Der Eindruck der Gruppe, Storck habe die Waldbesetzung mit dafür verantwortlich gemacht, dass eine Produktionshalle unter der Hochspannungsleitung um ein Stockwerk niedriger ausfallen muss, ist jedoch nicht richtig. Die Verantwortlichen hatten grundsätzlich die gesamte Verzögerung des Planungsprozesses als Grund dafür ins Feld geführt, die Besetzung jedoch nicht explizit erwähnt.

Im "Schoko-Check" als "faules Ei" bewertet

Auch Kritik der Unterzeichnenden, dass in der Storck-Skizze ein Parkhaus zu sehen sei, das im Bebauungsplan gar nicht enthalten ist, stellt die Stadt richtig. So ist es zwar korrekt, dass in der Werksplanung ein Parkhaus zwischen Bahnlinie und Margarethe-Windhorst-Straße vorgesehen ist. Dieser Bereich fällt jedoch nicht in den die Erweiterung betreffenden Bebauungsplan. „Hier besteht bereits Baurecht, Storck müsste lediglich einen Bauantrag stellen", sagt Michael Flohr von der Stadt.

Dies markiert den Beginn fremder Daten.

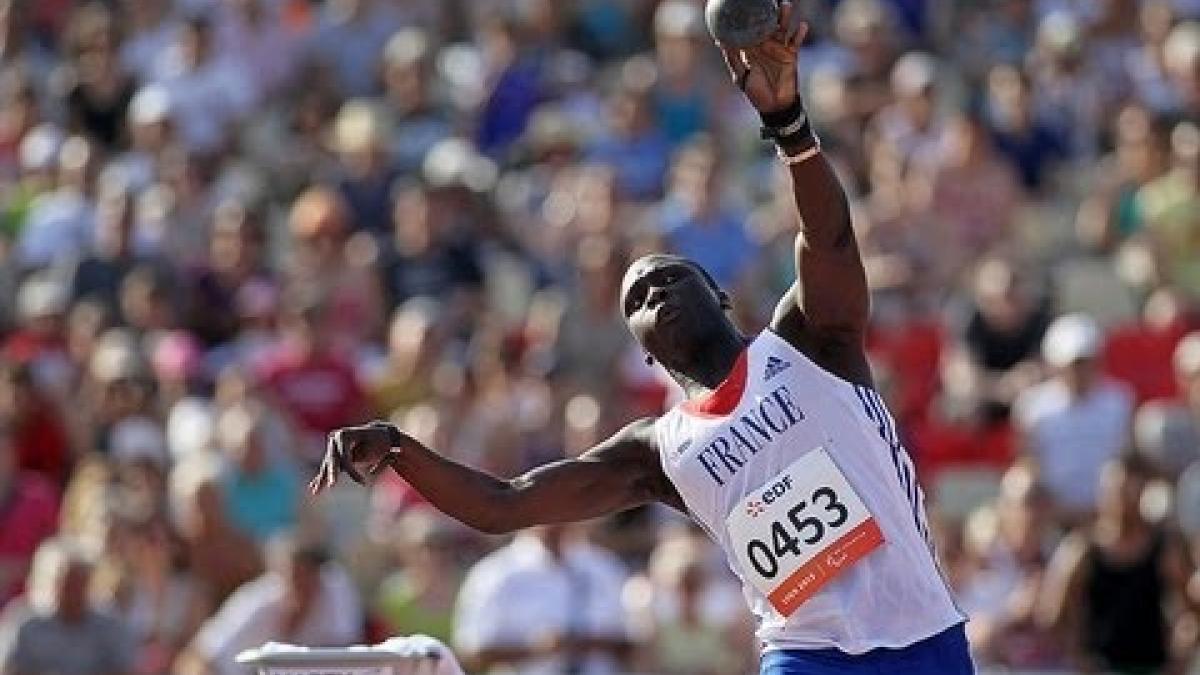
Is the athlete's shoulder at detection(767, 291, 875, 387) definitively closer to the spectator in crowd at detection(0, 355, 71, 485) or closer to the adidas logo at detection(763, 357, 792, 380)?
the adidas logo at detection(763, 357, 792, 380)

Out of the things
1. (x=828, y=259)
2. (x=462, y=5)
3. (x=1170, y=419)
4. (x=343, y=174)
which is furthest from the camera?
(x=462, y=5)

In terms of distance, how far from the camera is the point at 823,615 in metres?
7.03

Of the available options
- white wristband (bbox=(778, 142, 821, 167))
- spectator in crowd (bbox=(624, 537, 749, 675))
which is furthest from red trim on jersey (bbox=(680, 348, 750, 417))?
spectator in crowd (bbox=(624, 537, 749, 675))

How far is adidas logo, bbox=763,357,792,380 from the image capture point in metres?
7.05

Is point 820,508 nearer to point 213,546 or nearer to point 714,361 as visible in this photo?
point 714,361

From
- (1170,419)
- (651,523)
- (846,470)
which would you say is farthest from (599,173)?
(846,470)

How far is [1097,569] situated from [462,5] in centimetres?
705

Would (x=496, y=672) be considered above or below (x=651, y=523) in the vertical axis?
below

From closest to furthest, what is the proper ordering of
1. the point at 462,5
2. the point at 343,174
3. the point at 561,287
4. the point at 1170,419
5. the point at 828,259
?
the point at 828,259 < the point at 1170,419 < the point at 561,287 < the point at 343,174 < the point at 462,5

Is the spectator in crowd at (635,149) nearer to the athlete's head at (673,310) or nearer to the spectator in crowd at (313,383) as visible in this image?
the spectator in crowd at (313,383)

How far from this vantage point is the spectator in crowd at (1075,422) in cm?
1309

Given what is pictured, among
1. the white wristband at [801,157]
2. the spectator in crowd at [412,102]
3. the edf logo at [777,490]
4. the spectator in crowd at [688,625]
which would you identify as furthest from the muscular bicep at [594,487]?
the spectator in crowd at [412,102]

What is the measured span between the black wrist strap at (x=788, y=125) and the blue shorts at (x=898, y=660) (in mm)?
1269

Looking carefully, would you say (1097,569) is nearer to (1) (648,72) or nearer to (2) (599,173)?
(2) (599,173)
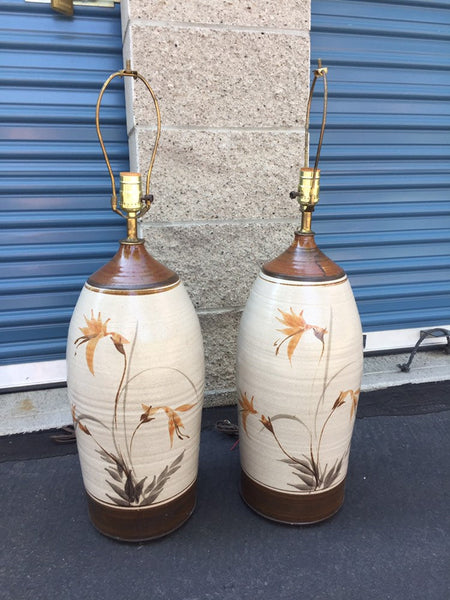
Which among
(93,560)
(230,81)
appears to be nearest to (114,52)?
(230,81)

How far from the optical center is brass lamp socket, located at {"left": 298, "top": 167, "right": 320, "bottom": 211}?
1.73 m

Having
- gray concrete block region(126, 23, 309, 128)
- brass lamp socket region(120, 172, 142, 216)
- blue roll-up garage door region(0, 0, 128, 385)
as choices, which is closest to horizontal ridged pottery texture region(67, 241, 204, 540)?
brass lamp socket region(120, 172, 142, 216)

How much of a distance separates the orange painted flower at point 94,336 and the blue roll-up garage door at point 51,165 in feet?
3.96

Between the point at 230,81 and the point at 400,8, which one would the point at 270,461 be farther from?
the point at 400,8

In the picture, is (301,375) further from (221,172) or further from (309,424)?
(221,172)

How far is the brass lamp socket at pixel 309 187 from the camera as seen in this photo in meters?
1.73

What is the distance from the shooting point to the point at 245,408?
1.83 meters

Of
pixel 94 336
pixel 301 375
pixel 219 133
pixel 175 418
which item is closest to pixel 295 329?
pixel 301 375

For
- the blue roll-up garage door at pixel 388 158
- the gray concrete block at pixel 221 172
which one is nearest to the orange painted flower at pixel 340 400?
the gray concrete block at pixel 221 172

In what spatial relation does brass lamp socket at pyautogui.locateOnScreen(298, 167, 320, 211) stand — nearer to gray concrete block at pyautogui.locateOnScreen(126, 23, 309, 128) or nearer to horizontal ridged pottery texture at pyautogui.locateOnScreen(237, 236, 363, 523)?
horizontal ridged pottery texture at pyautogui.locateOnScreen(237, 236, 363, 523)

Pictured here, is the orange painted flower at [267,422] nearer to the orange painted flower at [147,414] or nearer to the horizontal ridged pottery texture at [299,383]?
the horizontal ridged pottery texture at [299,383]

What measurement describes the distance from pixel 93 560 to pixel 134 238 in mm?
1160

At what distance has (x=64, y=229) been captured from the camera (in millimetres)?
2664

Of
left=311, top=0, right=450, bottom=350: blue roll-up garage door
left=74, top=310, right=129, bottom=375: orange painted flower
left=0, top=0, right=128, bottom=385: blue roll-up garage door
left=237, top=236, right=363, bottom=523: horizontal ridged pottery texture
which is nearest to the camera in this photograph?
left=74, top=310, right=129, bottom=375: orange painted flower
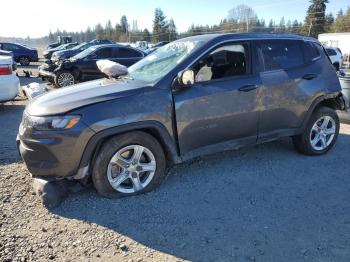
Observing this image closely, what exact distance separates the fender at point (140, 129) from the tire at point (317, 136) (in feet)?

Schließlich zieht die Gruppe in Zweifel, dass Storck eine nachhaltige Strategie verfolgt. Als Begründung führt sie die jüngste Bewertung des Unternehmens durch die Organisation Inkota ins Feld. Im „Schoko-Check" hatten Inkota und weitere vier Organisationen 31 Schokoladenunternehmen und Kakaoverarbeiter befragt. Sie wurden in den Kategorien Kinderarbeit, menschenrechtliche Sorgfaltspflichten, Transparenz, Entwaldung, ökologischer Anbau und existenzsichernde Einkommen bewertet. Sie verliehen an Storck das „faule Ei", weil es, nach Aussage von Inkota, als einziges deutsches Unternehmen die Beteiligung an der Befragung verweigert habe.